Dubuque believes that “critical company data such as the personal information of customers and staff members must be stored in a way that ensures ‘privacy by design’. Public cloud can struggle to offer the security and control necessary to meet this legislation.”
“This doesn’t mean that organisations should abandon the public cloud – instead, the perfect solution could be to find a platform that will help oversee a multi-cloud environment, where data can be more precisely stored, protected and managed. Building an enterprise cloud platform on-premises allows businesses to harness the benefits of both environments while ensuring regulatory compliance.”

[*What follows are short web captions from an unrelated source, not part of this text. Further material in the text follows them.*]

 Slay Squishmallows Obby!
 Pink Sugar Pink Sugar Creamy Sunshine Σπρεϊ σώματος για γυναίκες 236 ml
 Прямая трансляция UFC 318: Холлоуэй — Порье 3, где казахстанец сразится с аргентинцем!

For those organisations that are already using public cloud, considerations will need to be made. Eduard Meelhuysen, Head of EMEA at Bitglass believes that the trouble arises because “some organisations think that they can abdicate all data security responsibility to their CSPs once they migrate to the cloud, which is incorrect.” He explains that “whilst cloud apps provide necessary infrastructure and application security, data protection remains the responsibility of the enterprise. If your company has relinquished its data responsibilities to a CSP, you simply won't be compliant under GDPR.”

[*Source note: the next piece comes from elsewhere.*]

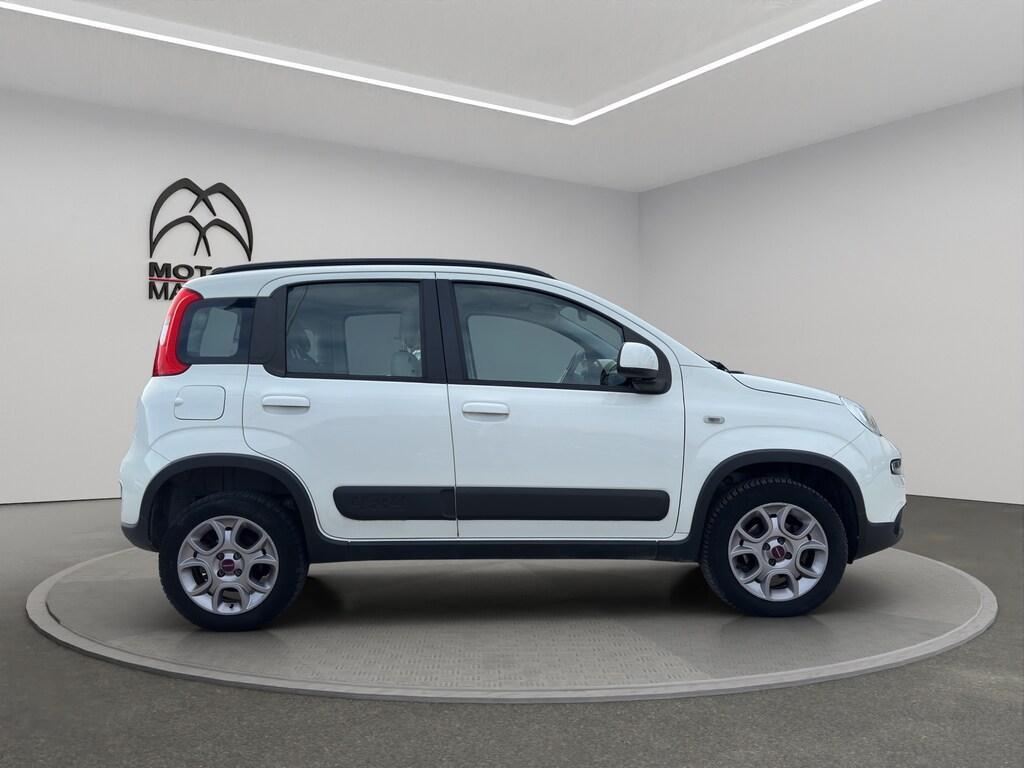 Fiat Panda 4x4 1.3 Multijet 4x4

Meelhuysen believes that “to become truly GDPR-ready, businesses should be able to provide proof of where customer data is being stored, and ensure that all apps being used meet GDPR standards. They will also ensure that access to customer and employee data is secured with appropriate limits on external sharing. Ultimately, while achieving compliance under GDPR might seem like a monumental task, IT teams need to focus on data security solutions that secure data beyond the network perimeter.”
Unlike its predecessor, the Data Protection Act, GDPR has specific requirements that impact service providers. Brett Candon, EMEA Channel Director at Exabeam, believes that Managed Security Service Providers (MSSPs) in particular will find it difficult to comply with GDPR. “This is because they are typically using legacy Security Incident & Event Management (SIEM) solutions as the main vehicle to manage their Security Operations Centres (SOC).”
“GDPR compliance requires processes for managing and securing private information – the need to be able to identify exactly where a threat started, what it touched on its journey and what controls were in place to try to prevent/minimise the risks. Being built for an environment over a decade ago, legacy SIEMs are simply not equipped to provide the level of visibility, detection and automated response that’s required to tackle the threat landscape of today.”
“In the event of a breach, to provide all the necessary info expected by GDPR in an acceptable timeframe is likely to be an ‘all hands on deck’ task in itself – leaving the SOC in an even more vulnerable position. MSSPs are beginning to understand that it’s time for a change – and are now starting to look at new security management options available.”
Tony Glass, VP and GM EMEA, at Skillsoft, believes that training is a key way to meet GDPR’s reporting requirements: “Ongoing compliance training is necessary to mitigate the legal, financial and reputation risks associated with falling foul of compliance regulations. When GDPR comes into force, businesses will face this risk on a daily basis. Not only will training mean employees are aware of how GDPR regulates personal data management, it will increase accountability throughout the organisation. Employees need to be mindful of potential compliance impacts when making decisions, particularly those involving the handling of data. A one off training session won’t be enough; companies will need to introduce a comprehensive, ongoing training strategy to address the changes GDPR will bring."
Ultimately, the aim of GDPR is to make data safer. Although some of its regulations can be challenging to comply with, it is not an impossible task. With timely preparation, the right solutions and awareness of these new regulations, GDPR compliance can be achieved before the deadline.